= Aim of the task =
Output, please, every line from the line that holds "Which item from" to the end, exactly as written.

___ Data rows

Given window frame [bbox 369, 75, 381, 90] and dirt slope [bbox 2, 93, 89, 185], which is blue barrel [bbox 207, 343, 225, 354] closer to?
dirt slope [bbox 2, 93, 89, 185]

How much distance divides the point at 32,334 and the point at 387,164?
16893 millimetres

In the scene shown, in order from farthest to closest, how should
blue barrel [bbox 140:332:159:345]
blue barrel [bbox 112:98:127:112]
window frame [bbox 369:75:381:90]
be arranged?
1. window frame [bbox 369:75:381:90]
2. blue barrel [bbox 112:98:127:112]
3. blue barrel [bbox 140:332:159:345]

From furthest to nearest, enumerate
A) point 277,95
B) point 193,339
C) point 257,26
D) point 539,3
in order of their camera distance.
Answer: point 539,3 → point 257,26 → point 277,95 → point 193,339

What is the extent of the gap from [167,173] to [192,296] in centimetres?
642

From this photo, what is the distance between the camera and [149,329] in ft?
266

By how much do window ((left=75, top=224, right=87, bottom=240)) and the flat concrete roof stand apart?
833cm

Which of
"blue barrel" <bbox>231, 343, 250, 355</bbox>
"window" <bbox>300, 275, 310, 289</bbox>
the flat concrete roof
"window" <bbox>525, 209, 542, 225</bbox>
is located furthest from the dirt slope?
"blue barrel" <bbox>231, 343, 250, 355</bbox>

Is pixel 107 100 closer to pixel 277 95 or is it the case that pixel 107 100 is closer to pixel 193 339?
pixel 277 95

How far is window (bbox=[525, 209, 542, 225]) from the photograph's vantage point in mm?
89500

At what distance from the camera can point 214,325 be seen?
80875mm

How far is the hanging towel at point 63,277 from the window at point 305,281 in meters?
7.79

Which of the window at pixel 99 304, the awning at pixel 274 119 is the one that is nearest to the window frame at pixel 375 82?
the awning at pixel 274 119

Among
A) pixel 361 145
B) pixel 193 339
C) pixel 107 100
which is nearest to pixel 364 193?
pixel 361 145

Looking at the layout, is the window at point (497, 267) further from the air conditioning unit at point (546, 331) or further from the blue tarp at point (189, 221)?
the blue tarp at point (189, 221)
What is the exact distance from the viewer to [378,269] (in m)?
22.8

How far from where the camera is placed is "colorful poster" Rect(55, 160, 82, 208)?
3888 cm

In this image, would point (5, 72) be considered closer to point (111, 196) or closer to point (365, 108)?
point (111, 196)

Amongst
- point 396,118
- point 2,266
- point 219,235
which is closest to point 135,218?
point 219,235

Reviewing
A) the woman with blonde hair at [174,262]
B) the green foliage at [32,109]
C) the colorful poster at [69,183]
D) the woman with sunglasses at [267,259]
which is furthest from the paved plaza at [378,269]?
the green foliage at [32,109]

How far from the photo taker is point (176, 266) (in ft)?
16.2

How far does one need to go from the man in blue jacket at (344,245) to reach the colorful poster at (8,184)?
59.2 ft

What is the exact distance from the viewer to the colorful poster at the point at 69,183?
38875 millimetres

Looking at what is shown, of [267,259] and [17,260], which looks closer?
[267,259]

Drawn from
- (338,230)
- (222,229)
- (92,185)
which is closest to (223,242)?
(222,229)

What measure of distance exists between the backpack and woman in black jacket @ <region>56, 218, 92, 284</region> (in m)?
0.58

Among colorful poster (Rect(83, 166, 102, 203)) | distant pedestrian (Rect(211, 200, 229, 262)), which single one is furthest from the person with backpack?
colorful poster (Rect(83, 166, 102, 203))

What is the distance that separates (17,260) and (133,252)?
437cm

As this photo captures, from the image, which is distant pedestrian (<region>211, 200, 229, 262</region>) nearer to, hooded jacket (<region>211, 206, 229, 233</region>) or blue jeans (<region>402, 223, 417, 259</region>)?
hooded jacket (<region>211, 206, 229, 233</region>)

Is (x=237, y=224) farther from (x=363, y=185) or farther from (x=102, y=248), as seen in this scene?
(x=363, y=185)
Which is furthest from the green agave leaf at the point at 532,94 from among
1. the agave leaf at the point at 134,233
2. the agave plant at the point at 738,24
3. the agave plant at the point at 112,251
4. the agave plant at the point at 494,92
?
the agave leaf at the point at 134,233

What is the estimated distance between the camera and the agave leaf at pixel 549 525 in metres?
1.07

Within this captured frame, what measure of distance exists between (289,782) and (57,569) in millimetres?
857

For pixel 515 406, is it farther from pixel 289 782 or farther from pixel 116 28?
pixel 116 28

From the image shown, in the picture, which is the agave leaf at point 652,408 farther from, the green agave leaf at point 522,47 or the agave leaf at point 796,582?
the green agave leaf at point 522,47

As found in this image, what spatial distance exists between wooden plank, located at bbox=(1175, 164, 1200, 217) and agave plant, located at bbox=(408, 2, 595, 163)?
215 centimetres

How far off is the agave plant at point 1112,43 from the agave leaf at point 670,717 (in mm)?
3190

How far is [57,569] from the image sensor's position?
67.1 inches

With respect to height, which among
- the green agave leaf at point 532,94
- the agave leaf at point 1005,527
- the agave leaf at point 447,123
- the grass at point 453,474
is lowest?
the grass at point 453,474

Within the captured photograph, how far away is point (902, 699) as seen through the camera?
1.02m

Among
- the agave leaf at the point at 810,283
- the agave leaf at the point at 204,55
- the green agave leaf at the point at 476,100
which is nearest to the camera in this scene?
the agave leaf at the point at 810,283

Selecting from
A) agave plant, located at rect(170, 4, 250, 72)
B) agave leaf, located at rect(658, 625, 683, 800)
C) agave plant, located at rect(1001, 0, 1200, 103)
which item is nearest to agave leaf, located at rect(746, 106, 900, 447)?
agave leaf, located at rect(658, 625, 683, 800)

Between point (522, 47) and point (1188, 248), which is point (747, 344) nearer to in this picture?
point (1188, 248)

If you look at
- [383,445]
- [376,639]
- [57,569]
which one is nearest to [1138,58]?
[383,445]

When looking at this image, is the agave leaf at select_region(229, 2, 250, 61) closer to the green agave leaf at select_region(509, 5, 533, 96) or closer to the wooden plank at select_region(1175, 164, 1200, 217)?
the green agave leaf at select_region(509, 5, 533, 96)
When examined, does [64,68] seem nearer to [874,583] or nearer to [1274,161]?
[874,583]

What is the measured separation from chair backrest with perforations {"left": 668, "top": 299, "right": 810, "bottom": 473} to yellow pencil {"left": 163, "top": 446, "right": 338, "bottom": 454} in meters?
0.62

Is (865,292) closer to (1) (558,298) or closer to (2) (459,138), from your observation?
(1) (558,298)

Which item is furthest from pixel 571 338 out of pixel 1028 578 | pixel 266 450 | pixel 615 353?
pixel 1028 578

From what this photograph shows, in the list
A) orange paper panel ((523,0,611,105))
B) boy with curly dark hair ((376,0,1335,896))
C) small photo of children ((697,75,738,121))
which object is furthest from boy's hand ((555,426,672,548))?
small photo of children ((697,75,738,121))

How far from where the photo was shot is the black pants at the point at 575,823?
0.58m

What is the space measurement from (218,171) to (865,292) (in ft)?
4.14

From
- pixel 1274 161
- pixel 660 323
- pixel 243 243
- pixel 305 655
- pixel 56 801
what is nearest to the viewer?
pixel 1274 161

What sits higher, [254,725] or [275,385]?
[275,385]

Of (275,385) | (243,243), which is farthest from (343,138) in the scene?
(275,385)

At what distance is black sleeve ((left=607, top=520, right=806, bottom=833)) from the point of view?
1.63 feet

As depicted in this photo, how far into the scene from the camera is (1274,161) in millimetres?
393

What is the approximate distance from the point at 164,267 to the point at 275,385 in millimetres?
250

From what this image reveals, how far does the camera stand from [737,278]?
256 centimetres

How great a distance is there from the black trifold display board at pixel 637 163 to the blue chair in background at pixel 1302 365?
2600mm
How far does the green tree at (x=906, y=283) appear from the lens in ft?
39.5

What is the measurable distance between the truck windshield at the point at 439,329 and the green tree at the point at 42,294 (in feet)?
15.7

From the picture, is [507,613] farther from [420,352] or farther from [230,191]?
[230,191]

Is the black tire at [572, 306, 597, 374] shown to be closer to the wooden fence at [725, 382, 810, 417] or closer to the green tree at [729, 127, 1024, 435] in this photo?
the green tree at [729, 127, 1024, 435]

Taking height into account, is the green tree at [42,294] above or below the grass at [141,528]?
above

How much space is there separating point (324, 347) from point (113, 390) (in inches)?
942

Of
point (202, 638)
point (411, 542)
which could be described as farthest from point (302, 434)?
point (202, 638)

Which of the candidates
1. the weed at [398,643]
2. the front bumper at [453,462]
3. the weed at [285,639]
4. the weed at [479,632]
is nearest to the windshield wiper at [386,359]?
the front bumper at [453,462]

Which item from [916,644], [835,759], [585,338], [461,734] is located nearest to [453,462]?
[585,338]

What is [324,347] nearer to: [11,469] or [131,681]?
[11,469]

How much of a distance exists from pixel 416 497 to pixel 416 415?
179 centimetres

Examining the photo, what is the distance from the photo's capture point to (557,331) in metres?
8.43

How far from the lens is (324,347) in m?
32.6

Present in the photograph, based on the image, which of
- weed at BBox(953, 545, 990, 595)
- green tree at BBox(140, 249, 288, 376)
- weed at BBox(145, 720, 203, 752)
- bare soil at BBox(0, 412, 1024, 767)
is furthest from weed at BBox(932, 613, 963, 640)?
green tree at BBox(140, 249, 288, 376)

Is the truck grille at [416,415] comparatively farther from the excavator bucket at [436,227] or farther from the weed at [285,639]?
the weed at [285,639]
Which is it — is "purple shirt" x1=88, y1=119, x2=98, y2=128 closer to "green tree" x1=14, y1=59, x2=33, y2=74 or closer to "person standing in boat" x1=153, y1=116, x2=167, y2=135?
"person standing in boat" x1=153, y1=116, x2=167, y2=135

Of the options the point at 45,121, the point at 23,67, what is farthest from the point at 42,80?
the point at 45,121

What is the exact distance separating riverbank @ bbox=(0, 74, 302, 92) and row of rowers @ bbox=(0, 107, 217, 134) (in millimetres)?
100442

______

= The completed task =
Which item from [916,644], [835,759], [585,338], [461,734] is located nearest to [453,462]?
[585,338]

What is [324,347] nearer to: [11,469] or [131,681]?
[11,469]

How much of a distance exists from pixel 416 497 to pixel 416 415?
179 centimetres

Examining the photo, what is the distance from the photo's capture point to (557,331) in metres?
8.43

How far from the lens is (324,347) in m?
32.6

Present in the photograph, based on the image, which of
- weed at BBox(953, 545, 990, 595)
- green tree at BBox(140, 249, 288, 376)
- weed at BBox(145, 720, 203, 752)
- bare soil at BBox(0, 412, 1024, 767)
is furthest from weed at BBox(932, 613, 963, 640)?
green tree at BBox(140, 249, 288, 376)

Is the truck grille at [416,415] comparatively farther from the excavator bucket at [436,227] or farther from the weed at [285,639]?
the weed at [285,639]
Which is it — is "purple shirt" x1=88, y1=119, x2=98, y2=128 closer to "green tree" x1=14, y1=59, x2=33, y2=74 or closer to "person standing in boat" x1=153, y1=116, x2=167, y2=135?
"person standing in boat" x1=153, y1=116, x2=167, y2=135

Of the options the point at 45,121, the point at 23,67, what is farthest from the point at 42,80?
the point at 45,121

What is the exact distance separating riverbank @ bbox=(0, 74, 302, 92) and row of rowers @ bbox=(0, 107, 217, 134) (in millimetres)?
100442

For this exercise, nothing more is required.